▶ [Source]
Is there anyone for which you are withholding forgiveness? Are you hoping to make someone suffer a little longer before you forgive them? What does God expect of you?

I have a friend (who asked me to keep him anonymous) who served in the Vietnam War. He told me stories of his service and the pain he (and many others) have suffered. He has recurring images of conflict, blood, noise, gunfire, and utter insanity. He has scarred memories of people screaming in fear and hurt, even civilians, all caught up in a terrible season of suffering.

He remembers journalists and photographers embedded to cover the War and one in particular who covered his unit. This photographer captured the disturbing series of events one day that corroborated a friendly fire incident that left his unit injured, with some dead. Sadly, the event involved napalm.

Napalm, similar to jelled gasoline, severely burned several soldiers. They endured many operations and scars, mental and emotional turmoil, and ongoing pain that continued daily until their deaths. My friend told me about the pain, anger, and bitterness he initially experienced against his fellow soldiers and officers who made the mistake of firing on them.

▶ [Information provided]

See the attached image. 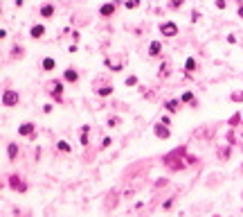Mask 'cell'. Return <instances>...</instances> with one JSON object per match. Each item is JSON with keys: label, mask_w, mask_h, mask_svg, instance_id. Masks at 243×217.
Here are the masks:
<instances>
[{"label": "cell", "mask_w": 243, "mask_h": 217, "mask_svg": "<svg viewBox=\"0 0 243 217\" xmlns=\"http://www.w3.org/2000/svg\"><path fill=\"white\" fill-rule=\"evenodd\" d=\"M160 34H162V36H176V34H178V25L171 23V20L162 23V25H160Z\"/></svg>", "instance_id": "6da1fadb"}, {"label": "cell", "mask_w": 243, "mask_h": 217, "mask_svg": "<svg viewBox=\"0 0 243 217\" xmlns=\"http://www.w3.org/2000/svg\"><path fill=\"white\" fill-rule=\"evenodd\" d=\"M18 93H16V90H5V95H2V104L5 106H16L18 104Z\"/></svg>", "instance_id": "7a4b0ae2"}, {"label": "cell", "mask_w": 243, "mask_h": 217, "mask_svg": "<svg viewBox=\"0 0 243 217\" xmlns=\"http://www.w3.org/2000/svg\"><path fill=\"white\" fill-rule=\"evenodd\" d=\"M48 93L52 95V97H54L56 102H61V93H63V84L61 82H52V84H48Z\"/></svg>", "instance_id": "3957f363"}, {"label": "cell", "mask_w": 243, "mask_h": 217, "mask_svg": "<svg viewBox=\"0 0 243 217\" xmlns=\"http://www.w3.org/2000/svg\"><path fill=\"white\" fill-rule=\"evenodd\" d=\"M155 136H158V138H169V136H171V131L169 129H167V124L164 122H162V120H160V122L158 124H155Z\"/></svg>", "instance_id": "277c9868"}, {"label": "cell", "mask_w": 243, "mask_h": 217, "mask_svg": "<svg viewBox=\"0 0 243 217\" xmlns=\"http://www.w3.org/2000/svg\"><path fill=\"white\" fill-rule=\"evenodd\" d=\"M18 134L20 136H32V138H34V124L32 122H23L18 127Z\"/></svg>", "instance_id": "5b68a950"}, {"label": "cell", "mask_w": 243, "mask_h": 217, "mask_svg": "<svg viewBox=\"0 0 243 217\" xmlns=\"http://www.w3.org/2000/svg\"><path fill=\"white\" fill-rule=\"evenodd\" d=\"M164 108L169 113H176L178 108H180V100H169V102H164Z\"/></svg>", "instance_id": "8992f818"}, {"label": "cell", "mask_w": 243, "mask_h": 217, "mask_svg": "<svg viewBox=\"0 0 243 217\" xmlns=\"http://www.w3.org/2000/svg\"><path fill=\"white\" fill-rule=\"evenodd\" d=\"M160 50H162L160 41H153L151 45H149V57H160Z\"/></svg>", "instance_id": "52a82bcc"}, {"label": "cell", "mask_w": 243, "mask_h": 217, "mask_svg": "<svg viewBox=\"0 0 243 217\" xmlns=\"http://www.w3.org/2000/svg\"><path fill=\"white\" fill-rule=\"evenodd\" d=\"M99 14L101 16H113L115 14V5L111 2V5H101V7H99Z\"/></svg>", "instance_id": "ba28073f"}, {"label": "cell", "mask_w": 243, "mask_h": 217, "mask_svg": "<svg viewBox=\"0 0 243 217\" xmlns=\"http://www.w3.org/2000/svg\"><path fill=\"white\" fill-rule=\"evenodd\" d=\"M63 79H65V82H77V79H79V75H77V70L68 68V70L63 72Z\"/></svg>", "instance_id": "9c48e42d"}, {"label": "cell", "mask_w": 243, "mask_h": 217, "mask_svg": "<svg viewBox=\"0 0 243 217\" xmlns=\"http://www.w3.org/2000/svg\"><path fill=\"white\" fill-rule=\"evenodd\" d=\"M9 181H11V183H9V186H11V188H14V190H25V183H20V181H23V179H20V176H11V179H9Z\"/></svg>", "instance_id": "30bf717a"}, {"label": "cell", "mask_w": 243, "mask_h": 217, "mask_svg": "<svg viewBox=\"0 0 243 217\" xmlns=\"http://www.w3.org/2000/svg\"><path fill=\"white\" fill-rule=\"evenodd\" d=\"M30 34H32V39H40V36L45 34V27H43V25H34Z\"/></svg>", "instance_id": "8fae6325"}, {"label": "cell", "mask_w": 243, "mask_h": 217, "mask_svg": "<svg viewBox=\"0 0 243 217\" xmlns=\"http://www.w3.org/2000/svg\"><path fill=\"white\" fill-rule=\"evenodd\" d=\"M56 68V61L52 59V57H45L43 59V70H54Z\"/></svg>", "instance_id": "7c38bea8"}, {"label": "cell", "mask_w": 243, "mask_h": 217, "mask_svg": "<svg viewBox=\"0 0 243 217\" xmlns=\"http://www.w3.org/2000/svg\"><path fill=\"white\" fill-rule=\"evenodd\" d=\"M40 14H43L45 18H50V16H54V7H52L50 2H48V5H43V7H40Z\"/></svg>", "instance_id": "4fadbf2b"}, {"label": "cell", "mask_w": 243, "mask_h": 217, "mask_svg": "<svg viewBox=\"0 0 243 217\" xmlns=\"http://www.w3.org/2000/svg\"><path fill=\"white\" fill-rule=\"evenodd\" d=\"M97 93H99L101 97H108V95L113 93V86H111V84H108V86H99V88H97Z\"/></svg>", "instance_id": "5bb4252c"}, {"label": "cell", "mask_w": 243, "mask_h": 217, "mask_svg": "<svg viewBox=\"0 0 243 217\" xmlns=\"http://www.w3.org/2000/svg\"><path fill=\"white\" fill-rule=\"evenodd\" d=\"M16 154H18V145H16V142H9V147H7V156H9V158H16Z\"/></svg>", "instance_id": "9a60e30c"}, {"label": "cell", "mask_w": 243, "mask_h": 217, "mask_svg": "<svg viewBox=\"0 0 243 217\" xmlns=\"http://www.w3.org/2000/svg\"><path fill=\"white\" fill-rule=\"evenodd\" d=\"M180 102H192V104H196V100H194V93H189V90H187V93H185L182 97H180Z\"/></svg>", "instance_id": "2e32d148"}, {"label": "cell", "mask_w": 243, "mask_h": 217, "mask_svg": "<svg viewBox=\"0 0 243 217\" xmlns=\"http://www.w3.org/2000/svg\"><path fill=\"white\" fill-rule=\"evenodd\" d=\"M56 147H59L61 152H70V145H68L65 140H59V142H56Z\"/></svg>", "instance_id": "e0dca14e"}, {"label": "cell", "mask_w": 243, "mask_h": 217, "mask_svg": "<svg viewBox=\"0 0 243 217\" xmlns=\"http://www.w3.org/2000/svg\"><path fill=\"white\" fill-rule=\"evenodd\" d=\"M160 75H162V77H167V75H169V64H167V61L160 66Z\"/></svg>", "instance_id": "ac0fdd59"}, {"label": "cell", "mask_w": 243, "mask_h": 217, "mask_svg": "<svg viewBox=\"0 0 243 217\" xmlns=\"http://www.w3.org/2000/svg\"><path fill=\"white\" fill-rule=\"evenodd\" d=\"M185 68H187V70H189V72H192V70H194V68H196V61L192 59V57H189V59H187V64H185Z\"/></svg>", "instance_id": "d6986e66"}, {"label": "cell", "mask_w": 243, "mask_h": 217, "mask_svg": "<svg viewBox=\"0 0 243 217\" xmlns=\"http://www.w3.org/2000/svg\"><path fill=\"white\" fill-rule=\"evenodd\" d=\"M232 102H243V90H239V93H232Z\"/></svg>", "instance_id": "ffe728a7"}, {"label": "cell", "mask_w": 243, "mask_h": 217, "mask_svg": "<svg viewBox=\"0 0 243 217\" xmlns=\"http://www.w3.org/2000/svg\"><path fill=\"white\" fill-rule=\"evenodd\" d=\"M137 5H140V0H129V2H126V7H129V9H135Z\"/></svg>", "instance_id": "44dd1931"}, {"label": "cell", "mask_w": 243, "mask_h": 217, "mask_svg": "<svg viewBox=\"0 0 243 217\" xmlns=\"http://www.w3.org/2000/svg\"><path fill=\"white\" fill-rule=\"evenodd\" d=\"M119 124V118H108V127H117Z\"/></svg>", "instance_id": "7402d4cb"}, {"label": "cell", "mask_w": 243, "mask_h": 217, "mask_svg": "<svg viewBox=\"0 0 243 217\" xmlns=\"http://www.w3.org/2000/svg\"><path fill=\"white\" fill-rule=\"evenodd\" d=\"M182 2H185V0H171V7H173V9H178Z\"/></svg>", "instance_id": "603a6c76"}, {"label": "cell", "mask_w": 243, "mask_h": 217, "mask_svg": "<svg viewBox=\"0 0 243 217\" xmlns=\"http://www.w3.org/2000/svg\"><path fill=\"white\" fill-rule=\"evenodd\" d=\"M126 84H129V86H135L137 79H135V77H129V79H126Z\"/></svg>", "instance_id": "cb8c5ba5"}, {"label": "cell", "mask_w": 243, "mask_h": 217, "mask_svg": "<svg viewBox=\"0 0 243 217\" xmlns=\"http://www.w3.org/2000/svg\"><path fill=\"white\" fill-rule=\"evenodd\" d=\"M111 142H113L111 138H104V140H101V147H108V145H111Z\"/></svg>", "instance_id": "d4e9b609"}, {"label": "cell", "mask_w": 243, "mask_h": 217, "mask_svg": "<svg viewBox=\"0 0 243 217\" xmlns=\"http://www.w3.org/2000/svg\"><path fill=\"white\" fill-rule=\"evenodd\" d=\"M171 204H173V197H171V199H167V201H164V206H162V208H171Z\"/></svg>", "instance_id": "484cf974"}, {"label": "cell", "mask_w": 243, "mask_h": 217, "mask_svg": "<svg viewBox=\"0 0 243 217\" xmlns=\"http://www.w3.org/2000/svg\"><path fill=\"white\" fill-rule=\"evenodd\" d=\"M23 54V48H14V57H20Z\"/></svg>", "instance_id": "4316f807"}, {"label": "cell", "mask_w": 243, "mask_h": 217, "mask_svg": "<svg viewBox=\"0 0 243 217\" xmlns=\"http://www.w3.org/2000/svg\"><path fill=\"white\" fill-rule=\"evenodd\" d=\"M239 16H241V18H243V7H241V9H239Z\"/></svg>", "instance_id": "83f0119b"}]
</instances>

▶ [Requests]
(a) Decide whether each statement agrees with the passage on forgiveness, answering yes or no and quoting the words of the passage that settle it: (i) The friend who served in Vietnam asked not to be named. (ii) The photographer covered a unit other than the friend's. (iii) At first, the friend felt no anger toward the soldiers and officers who fired on his unit.
(b) Continue the passage on forgiveness from the point where it stops.

▶ [Answer set]
(a)
(i) Yes: "who asked me to keep him anonymous"
(ii) No: "one in particular who covered his unit"
(iii) No: "the pain, anger, and bitterness he initially experienced against his fellow soldiers and officers who made the mistake of firing on them"

(b)
Amazingly, my friend, expressed the need for reconciliation and healing for all who were involved in the war. He told me the Army chaplains played a great role in helping him and his unit members get through an ugly episode, and get on a path to healing and wholeness.

His attitude came from a heart of gratitude to God. Raised a Christian, my friend said he accepted Jesus at a young age, but drifted from God in high school. His time in the military caused him to be healed in many ways, even spiritually. “God used our suffering to bring me back to him,” he told me.

Read Luke 7:36-48.

Years ago, my friend recalled a reunion of his unit at the Vietnam War Memorial in Washington D.C. He told his mates that “They had suffered a lot of physical and emotional pain, and he often thought of taking his life to escape. Yet God had saved him and gave him faith and hope to confront his pain and need to forgive.”

He spoke of forgiveness to those who contributed to the suffering of he and his comrades, as well as those they fought in Vietnam. When he finished, several of his fellow soldiers agreed and offered their plea for healing. They went so far as to track down the guilty soldiers and though it took time, many relationships were rescued from a very, ugly series of tragic events. Several wept. They all agreed that “for us to forgive those that literally wounded us personally means something. It was a step that helped all of us to fix some of the brokenness we all carried.”

Some of us have been greatly hurt by someone. Can we ever forgive them? Some of us may have caused emotional harm to someone else. Have we asked for forgiveness? My friend would argue that if he and his napalm injured army friends can forgive, why not you?

Live communally. When we forgive, two people are set free.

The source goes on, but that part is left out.